Supplemental Info – Optional
Reasons for the relational model
To justify why the relational model is the way it is, let’s imagine a database where we put all the information into one big table. We’ll end up with something that looks like
ID | SSN | Date | Amount | NAME | DOB | Address |
---|---|---|---|---|---|---|
1 | 111223333 | 3/07/2024 | 150 | Max Powers | 1/11/1984 | 123 Fake St. |
2 | 777889999 | 4/08/2024 | 200 | John Wick | 3/33/2006 | 789 Heaven Ln. |
3 | 777889999 | 5/09/2024 | 250 | John Wick | 3/33/2006 | 789 Heaven Ln. |
4 | 111223333 | 6/10/2024 | 500 | Max Powers | 1/11/1984 | 123 Fake St. |
5 | 444556666 | NULL | NULL | Taylor James | 2/22/1995 | 456 The Bowery |
6 | 111223333 | 7/11/2024 | 350 | Max Powers | 1/11/1984 | 123 Fake St. |
7 | 123456789 | 7/12/2024 | 275 | Morpheus | 2/29/1984 | 1 Dream Ave. |
Such a table is called a supertable. We could make it ourselves from the sailorsReservesBoats database by joining all three tables together, so it’s possible to get this information from the relational model. But here with the supertable, we have all the information right in front of us. Is that better or worse than having it split up into separate tables with foreign keys that lets us match the rows up back together?
It turns out it’s worse because it leads to redundancy. The same information appears in more than one place in the supertable. For instance every time Max Powers is billed, we see the full set of patient information (name, SSN, DOB, address) for poor Max. It’s stored redundantly, appearing 3 times when 1 would suffice. At a minimum it’s inefficient to use this extra storage space to duplicate data. Real database tables often have thousands, millions, or billions of rows, taking up terabytes or more of storage. Using unnecessary space can be costly, slow, and limit the amount of data that can be stored.
Some more subtle problems of redundancy were grappled with by Codd, Boyce, and others in the early days of the relational model. They considered the consequences of unintended situations that can arise if redundancy is not carefully managed. These situations are called anomalies and classified them as
- Insertion anomaly – problems when adding data
- Update anomaly – problems when changing data
- Deletion anomaly – problems when removing data
To understand these anomalies, imagine we want to add a new patient to the supertable. Since a new patient wouldn’t have yet been billed, we would have to leave much of the row empty–an insertion anomaly. This is actually allowed, but it seems odd to store a row with so much missing info. In fact, Taylor James is just such a patient above, and the SQL keyword NULL is snuck into the supertable to communicate that missing info. If we used two tables like the relational model demands, every new patient becomes a row in the Patients table. If that patient is not billed yet, we simply do not add a row to Bills referencing that patient.
In the same way, if we need to change John’s record to update his address, we would have to change it in multiple places. It’s very likely if humans were updating the data that mistakes would be made, and then the different John Wick rows may show different addresses by accident. Which row would then represent the truth? That confusion is an update anomaly. A deletion anomaly could arise in a similar way if we delete the bill for Morpheus. That patient appears in only one row, so if we delete that row, then the patient’s info vanishes, too! Deleting a bill should not also delete the patient.

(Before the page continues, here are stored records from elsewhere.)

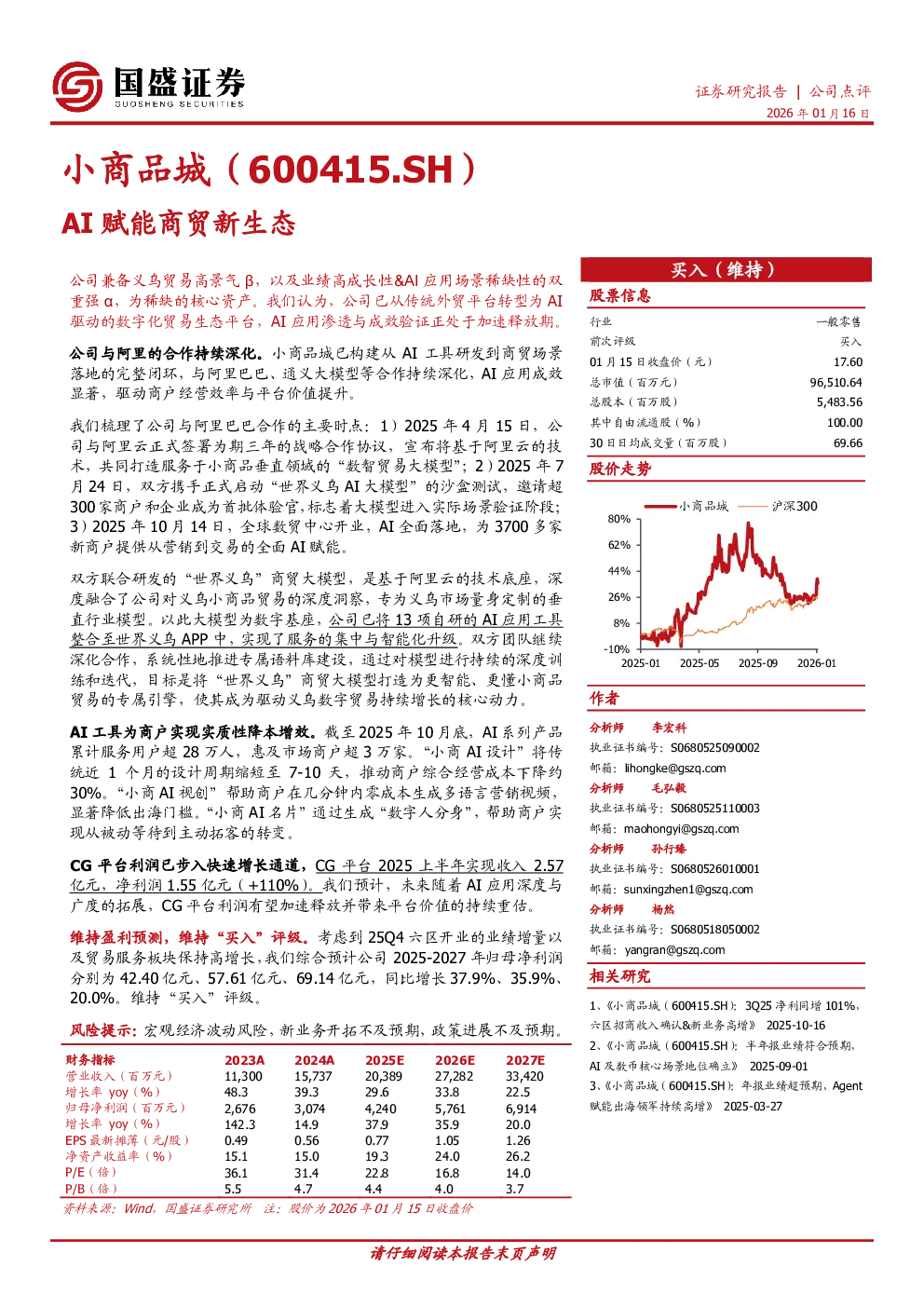 国盛证券
GUOSHENG SECURITIES

证券研究报告 | 公司点评
2026 年 01 月 16 日

小商品城（600415.SH）

AI 赋能商贸新生态

公司兼备义乌贸易高景气 β，以及业绩高成长性&AI 应用场景稀缺性的双重强 α，为稀缺的核心资产。我们认为，公司已从传统外贸平台转型为 AI 驱动的数字化贸易生态平台，AI 应用渗透与成效验证正处于加速释放期。

公司与阿里的合作持续深化。小商品城已构建从 AI 工具研发到商贸场景落地的完整闭环，与阿里巴巴、通义大模型等合作持续深化，AI 应用成效显著，驱动商户经营效率与平台价值提升。

我们梳理了公司与阿里巴巴合作的主要时点：1）2025 年 4 月 15 日，公司与阿里云正式签署为期三年的战略合作协议，宣布将基于阿里云的技术，共同打造服务于小商品垂直领域的“数智贸易大模型”；2）2025 年 7 月 24 日，双方携手正式启动“世界义乌 AI 大模型”的沙盒测试，邀请超 300 家商户和企业成为首批体验官，标志着大模型进入实际场景验证阶段；3）2025 年 10 月 14 日，全球数贸中心开业，AI 全面落地，为 3700 多家新商户提供从营销到交易的全面 AI 赋能。

双方联合研发的“世界义乌”商贸大模型，是基于阿里云的技术底座，深度融合了公司对义乌小商品贸易的深度洞察，专为义乌市场量身定制的垂直行业模型。以此大模型为数字基座，公司已将 13 项自研的 AI 应用工具整合至世界义乌 APP 中，实现了服务的集中与智能化升级。双方团队继续深化合作，系统性地推进专属语料库建设，通过对模型进行持续的深度训练和迭代，目标是将“世界义乌”商贸大模型打造为更智能、更懂小商品贸易的专属引擎，使其成为驱动义乌数字贸易持续增长的核心动力。

AI 工具为商户实现实质性降本增效。截至 2025 年 10 月底，AI 系列产品累计服务用户超 28 万人，惠及市场商户超 3 万家。“小商 AI 设计”将传统近 1 个月的设计周期缩短至 7-10 天，推动商户综合经营成本下降约 30%。“小商 AI 视创”帮助商户在几分钟内零成本生成多语言营销视频，显著降低出海门槛。“小商 AI 名片”通过生成“数字人分身”，帮助商户实现从被动等待到主动拓客的转变。

CG 平台利润已步入快速增长通道，CG 平台 2025 上半年实现收入 2.57 亿元，净利润 1.55 亿元（+110%）。我们预计，未来随着 AI 应用深度与广度的拓展，CG 平台利润有望加速释放并带来平台价值的持续重估。

维持盈利预测，维持“买入”评级。考虑到 25Q4 六区开业的业绩增量以及贸易服务板块保持高增长，我们综合预计公司 2025-2027 年归母净利润分别为 42.40 亿元、57.61 亿元、69.14 亿元，同比增长 37.9%、35.9%、20.0%。维持“买入”评级。

风险提示：宏观经济波动风险，新业务开拓不及预期，政策进展不及预期。

| 财务指标 | 2023A | 2024A | 2025E | 2026E | 2027E |
|---|---|---|---|---|---|
| 营业收入（百万元） | 11,300 | 15,737 | 20,389 | 27,282 | 33,420 |
| 增长率 yoy（%） | 48.3 | 39.3 | 29.6 | 33.8 | 22.5 |
| 归母净利润（百万元） | 2,676 | 3,074 | 4,240 | 5,761 | 6,914 |
| 增长率 yoy（%） | 142.3 | 14.9 | 37.9 | 35.9 | 20.0 |
| EPS 最新摊薄（元/股） | 0.49 | 0.56 | 0.77 | 1.05 | 1.26 |
| 净资产收益率（%） | 15.1 | 15.0 | 19.3 | 24.0 | 26.2 |
| P/E（倍） | 36.1 | 31.4 | 22.8 | 16.8 | 14.0 |
| P/B（倍） | 5.5 | 4.7 | 4.4 | 4.0 | 3.7 |

资料来源：Wind，国盛证券研究所 注：股价为 2026 年 01 月 15 日收盘价

买入（维持）

股票信息

| 行业 | 一般零售 |
|---|---|
| 前次评级 | 买入 |
| 01 月 15 日收盘价（元） | 17.60 |
| 总市值（百万元） | 96,510.64 |
| 总股本（百万股） | 5,483.56 |
| 其中自由流通股（%） | 100.00 |
| 30 日日均成交量（百万股） | 69.66 |

股价走势

小商品城 沪深300
80%
62%
44%
26%
8%
-10%
2025-01 2025-05 2025-09 2026-01

作者

分析师 李宏科
执业证书编号：S0680525090002
邮箱：lihongke@gszq.com

分析师 毛弘毅
执业证书编号：S0680525110003
邮箱：maohongyi@gszq.com

分析师 孙行臻
执业证书编号：S0680526010001
邮箱：sunxingzhen1@gszq.com

分析师 杨然
执业证书编号：S0680518050002
邮箱：yangran@gszq.com

相关研究

1、《小商品城（600415.SH）：3Q25 净利同增 101%，六区招商收入确认&新业务高增》 2025-10-16
2、《小商品城（600415.SH）：半年报业绩符合预期，AI 及数币核心场景地位确立》 2025-09-01
3、《小商品城（600415.SH）：年报业绩超预期，Agent 赋能出海领军持续高增》 2025-03-27

请仔细阅读本报告末页声明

The relational model addresses these anomalies because there is only one row for each Patient or Bill. Deleting a Bill simply involves removing a row from the Bills table. Adding a Patient simply involves adding a row to the Patients table without having to worry about associated bills. Changing a Patient or Bills values simply involves editing the one row in the table corresponding to the record that needs to be changed. The relational model solves the issues of redundancy by decomposing the supertable into separate relations. The decomposition is called a lossless decomposition because foreign key constraints allow us to rebuild the supertable whenever we need to.